Im Symposium wurden viele Themen angesprochen, aber ich habe mich in meinem Workshop hauptsächlich mit den ganz großen Strukturen auseinander gesetzt. Deswegen möchte ich zum Abschluss noch unser Ergebnis in dieser Hinsicht darlegen. Wir haben die größten Strukturen mit ihrer Motivation, ihren Potentialen und Hemmnissen erarbeitet.

Eigentlich sollte die Wirtschaft vom Individuum und der Politik in "die Ecke gedrückt werden, bis sie quietscht" (Hat schon bei Franz von Papen und Hitler nicht funktioniert). Sie sollte die Bedürfnisse befriedigen, die in der Gesellschaft da sind, und keine neuen schaffen. Die Realität sieht aber so aus, dass die Wirtschaft die Politik mit Arbeitsplätzen erpresst und Staaten gegeneinander ausspielt (outsourcing). Und auf der anderen Seite die Bedürfnisse des Individuums mit Werbung steuert. Allein die Idee von Werbung, die in einer Welt mit begrenzten Ressourcen neue Bedürfnisse schafft, ist pervers.

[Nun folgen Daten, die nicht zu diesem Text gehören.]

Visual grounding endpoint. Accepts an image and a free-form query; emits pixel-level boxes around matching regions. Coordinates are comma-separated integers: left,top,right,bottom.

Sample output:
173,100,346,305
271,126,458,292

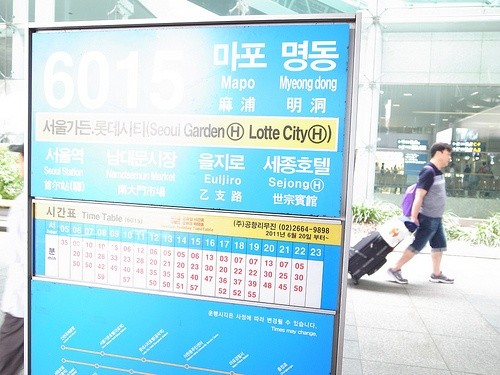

Mein erstes persönliches Fazit aus dem Symposium ist es nur noch einmal die Woche Fleisch zu mir zu nehmen. Und ansonsten auch darauf zu achten, was die materiellen Güter sind, die ich wirklich brauche und auch brauchen will. Denn auf die Frage "Brauche ich das?" wird der eigene Geist immer eine gute Antwort finden, die das Bedürfnis rationalisiert. Die Frage "Will ich das? Will ich das wollen?" ist eine viel selbstbestimmtere und autonomere.